New Popular Front poised to win second round of elections in France

Polls predict that the left-progressive alliance New Popular Front will secure the most seats after the conclusion of the second round of the general election in France

July 07, 2024 by Ana Vračar
NFP rally after second round of general election, July 7, 2024. Source: Jean-Luc Mélenchon/X

The New Popular Front (NFP) is projected to secure the most seats following the conclusion of the second round of the general election in France on July 7. Exit polls predict the NFP could win around 200 seats in parliament, surpassing Emmanuel Macron’s liberal coalition, expected to take up to 170 seats, and the far-right National Rally, initially projected as the victor, which is polling around 150 seats.
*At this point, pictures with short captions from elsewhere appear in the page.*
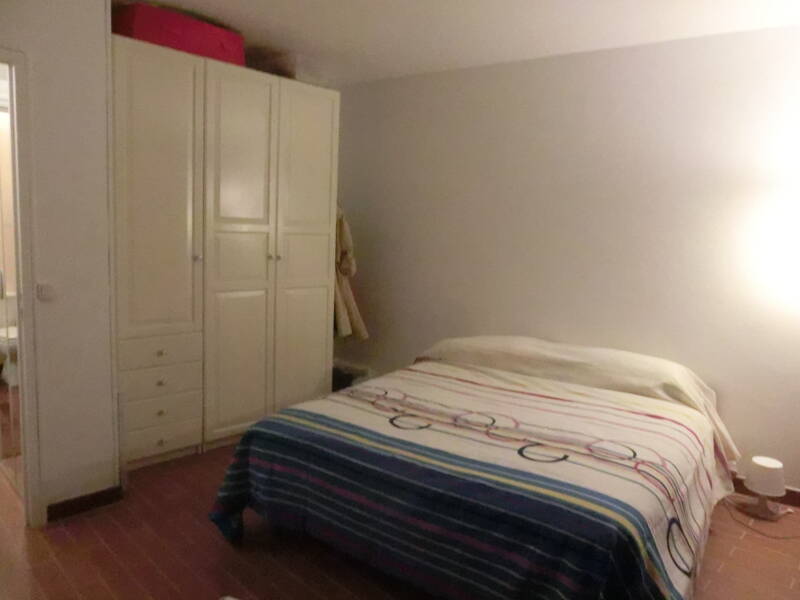 Montrouge (92120)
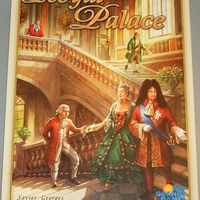 Royal Palace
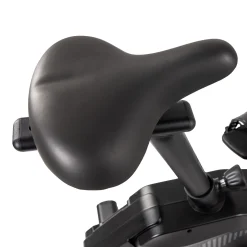 Kettler Tour 100 Heimtrainer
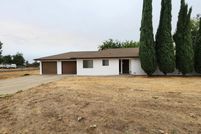 Land for sale in Madera County, California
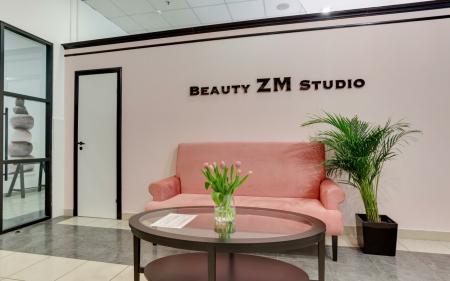 Фотография Beauty ZM Studio 2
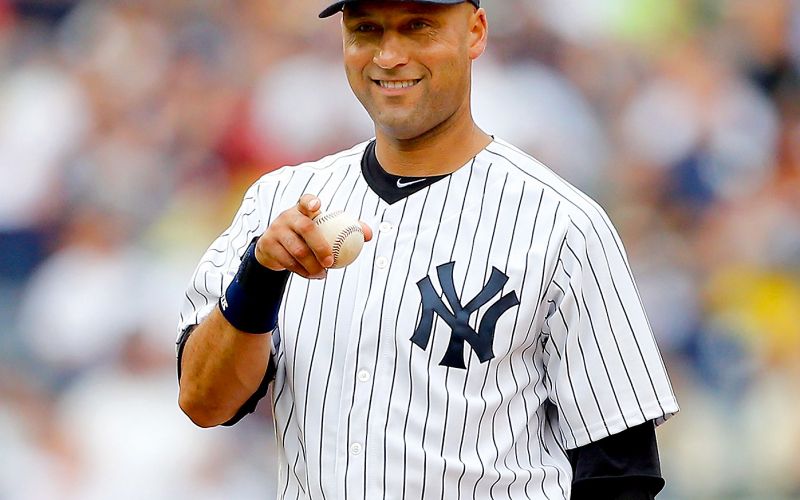 jeter.jpg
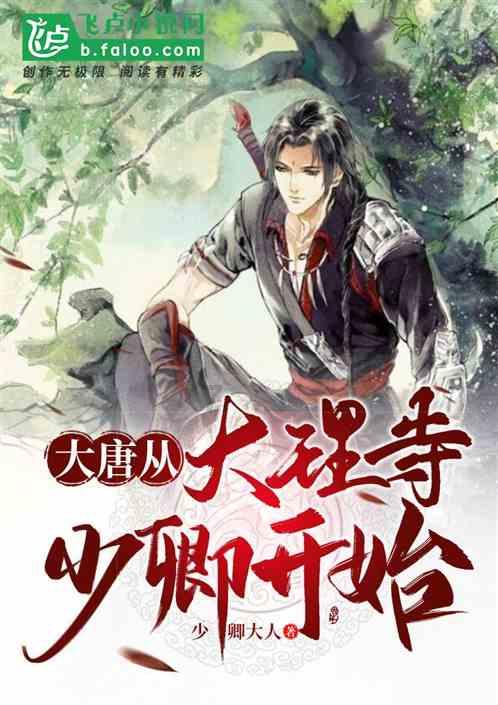 车上相逢无纸笔，凭君传语报平安“你好YOMI，打电话给...” #第四代奔腾B70#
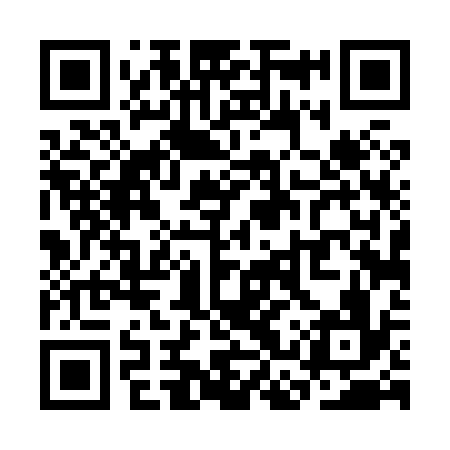 QR code for SCT836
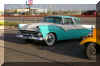 Cruisenight24.jpg (660186 bytes)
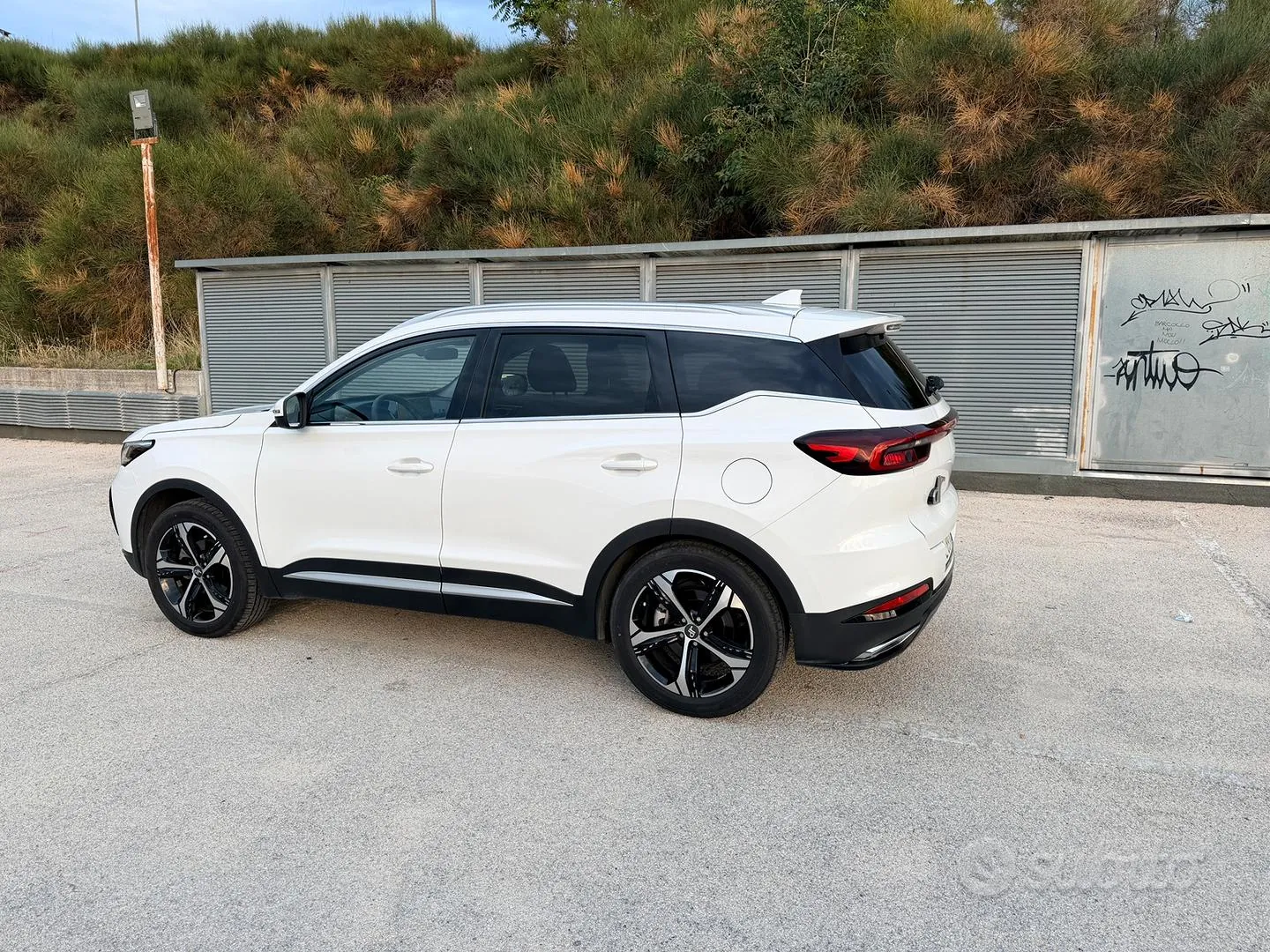 Renault Kwid 2023 photo 3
Shortly after the first post-election polls were announced, Jean-Luc Mélenchon, leader of France Unbowed, called on President Macron to invite the NFP to form a government. Although the projected number of seats does not guarantee the alliance an absolute majority, left and progressive candidates emphasized their readiness to implement their program. “The president has the power. The president has the duty to call the NFP to govern,” Mélenchon said after voting stations closed.

“Voters have chosen between two radically opposed projects. The NFP is ready to govern. It is the only well-constructed, coherent, and united alternative option, equipped with an organized and detailed program,” Mélenchon stated.

He stressed that the NFP would implement its entire program without compromising. The left-progressive alliance has announced immediate measures to address the cost of living crisis, including a price freeze and an increase in the minimum income. The coalition’s program aims to break away from the neoliberal policies promoted by Macron and strengthen the public sector for the benefit of everyone.

Read more: No middle ground: New Popular Front to face National Rally in French election

The election results came as a surprise to many, given that Marine Le Pen’s National Rally was polling as the likely winner until the very end. The NFP’s strong campaign to block the far-right from gaining power significantly eroded the National Rally’s numbers. In response, National Rally leaders attempted to portray NFP leaders, especially Mélenchon, as political radicals who would endanger the country’s stability. On election night, National Rally president Jordan Bardella stated: “Tonight, these electoral results throw France into the arms of Jean-Luc Mélenchon’s extreme left.”

Emmanuel Macron has yet to announce his next steps following Sunday’s election results, but some liberal candidates have already accused the left of being pretentious by claiming victory. Gérald Darmanin, home minister in the last administration, said: “Today, nobody can say that he won these legislative elections. And especially not Mr. Mélenchon, who showed a lot of pretension a few moments ago on television.”

The NFP, despite not holding an absolute majority, could be given the mandate to form a government but would likely face challenges in maintaining a stable majority during parliamentary discussions.